### Data supplied
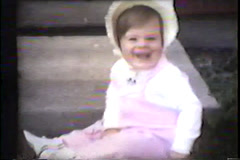 little girl takes first steps outside 1960's - stock footage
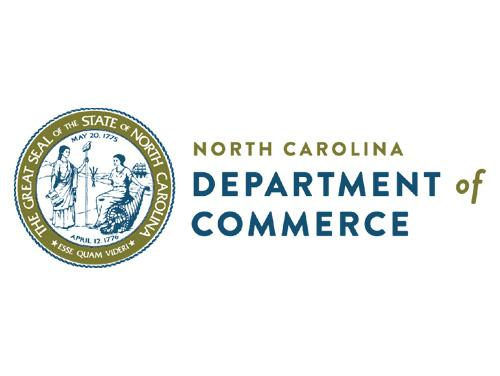 North Carolina State Seal with the words North Carolina Department of Commerce to the right of the seal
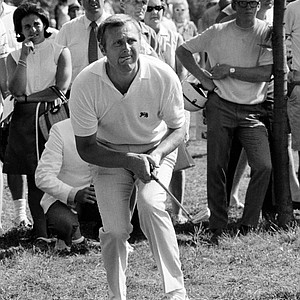 English Walker Cup team captain Mike Bonallack chews his tongue as he watches his shot from under trees in rough fly toward 14th hole at Milwaukee, Wis., Aug. 23, 1969. Americans won the tourney, 10-8.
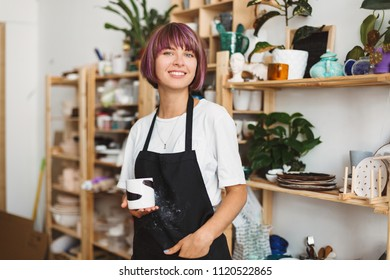 Beautiful girl with colorful hair in black apron and white T-shirt holding handmade mug in hand happily looking in camera spending time at pottery studio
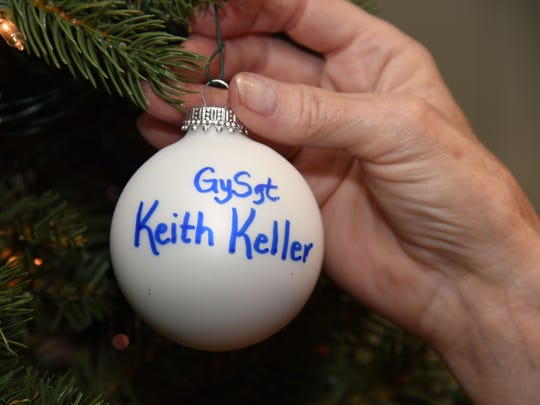 An ornament is placed on a Christmas tree at Baptist Easley's Festival of Trees to honor Gunnery Sgt. Keith Keller.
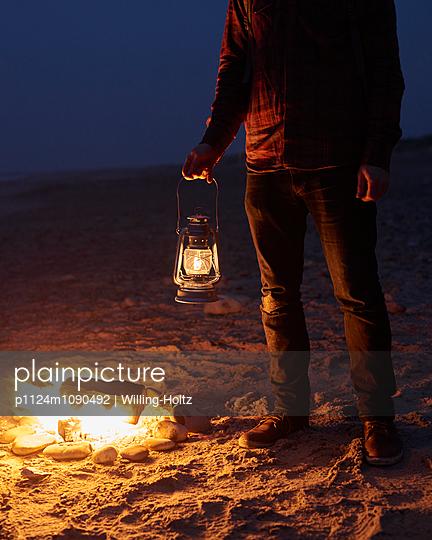 Mann mit Laterne am Lagerfeuer - p1124m1090492 von Willing-Holtz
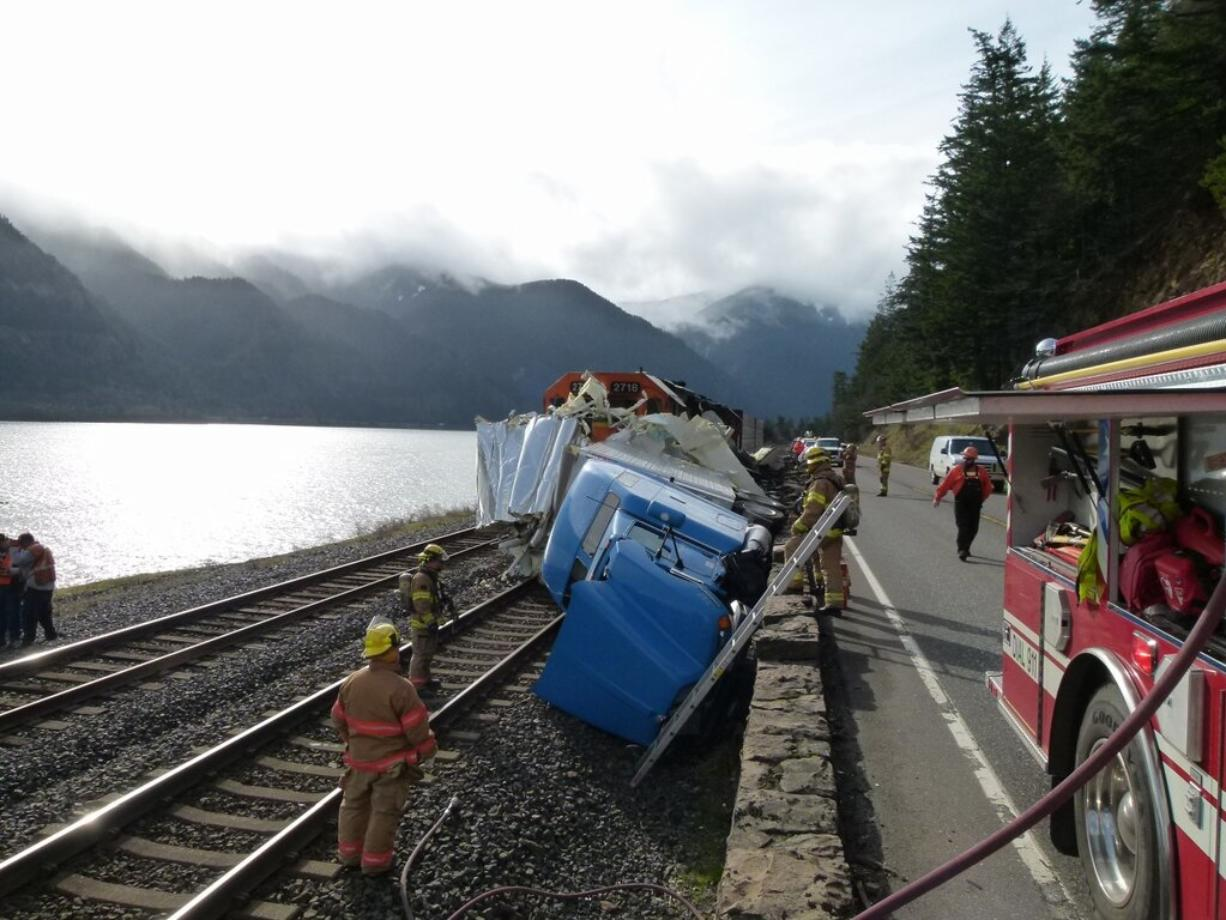 Firefighters help at the scene of a truck-train wreck in the Columbia River Gorge on Thursday afternoon.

### Work item
Write out exactly the lines from the one containing "Beautiful girl with" through the end of the entries, both included. Pictures are not copied.

### Written reply
 Beautiful girl with colorful hair in black apron and white T-shirt holding handmade mug in hand happily looking in camera spending time at pottery studio
 An ornament is placed on a Christmas tree at Baptist Easley's Festival of Trees to honor Gunnery Sgt. Keith Keller.
 Mann mit Laterne am Lagerfeuer - p1124m1090492 von Willing-Holtz
 Firefighters help at the scene of a truck-train wreck in the Columbia River Gorge on Thursday afternoon.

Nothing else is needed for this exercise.